石棺里的黑雾散了大半,剩下的薄薄一层在棺材底部翻涌,像锅底剩下的最后一点粥,烧干了,糊了,冒着焦臭的烟。
那些脸全不见了,被温晚引走了,从走廊到台阶,从台阶到祠堂,从祠堂到院子,散进了夜风里。

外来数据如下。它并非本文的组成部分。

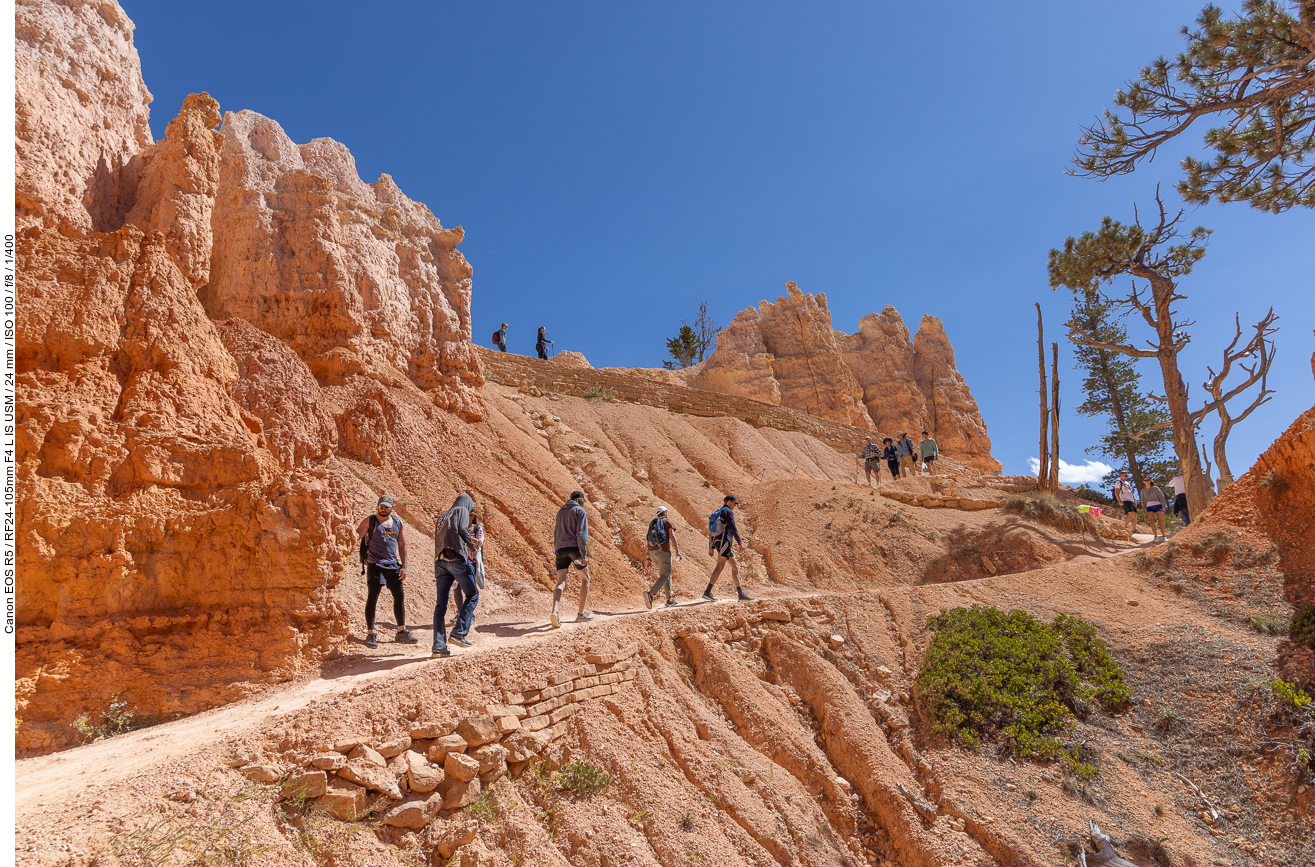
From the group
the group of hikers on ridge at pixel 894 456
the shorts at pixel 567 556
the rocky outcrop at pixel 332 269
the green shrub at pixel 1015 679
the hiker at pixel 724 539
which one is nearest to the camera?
the green shrub at pixel 1015 679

柳承远还站在石棺旁边,两只手撑着棺材的边缘,低着头,看着石棺底板上那个玄阴门的标记。
他的眼泪已经不流了,眼眶干涩,眼角糊着眼屎。
林砚把桃木剑插回腰后,走到柳承远身边。“承远叔,该说了。”
柳承远没有抬头。
他的手从石棺边缘滑下来,垂在身体两侧。
身体晃了一下,王胖子从后面扶住他,把他扶到石室门口的台阶上坐下。
他把拐杖横在膝盖上,两只手搭在拐杖上,低着头,沉默了很久。应急灯的光照在他花白的头发上,头发稀疏,头皮发黄。
“我父亲临终前,把家主的位置传给我。他死的时候七十二岁,肝癌,晚期。疼了三个月,瘦得只剩一把骨头。临终那天,他把所有人都赶出去了,只留我一个人在房间里。”
柳承远的声音沙哑,断断续续。
他说话的时候不看任何人,眼睛盯着地面,像是在对地板说话。
“他从枕头底下摸出一把钥匙,就是玉瑶拿的那把。他说,祠堂地窖下面有一间石室,石室里有一口石棺。
石棺里养着一样东西,是柳家祖上欠的债。他说,柳家能有今天,不是靠风水,是靠玄阴门。
五十年前,柳家还不是江南第一风水世家,只是一个小门小户,在柳城有点名气,出了柳城没人知道。那时候柳家的家主是我爷爷,柳广德。”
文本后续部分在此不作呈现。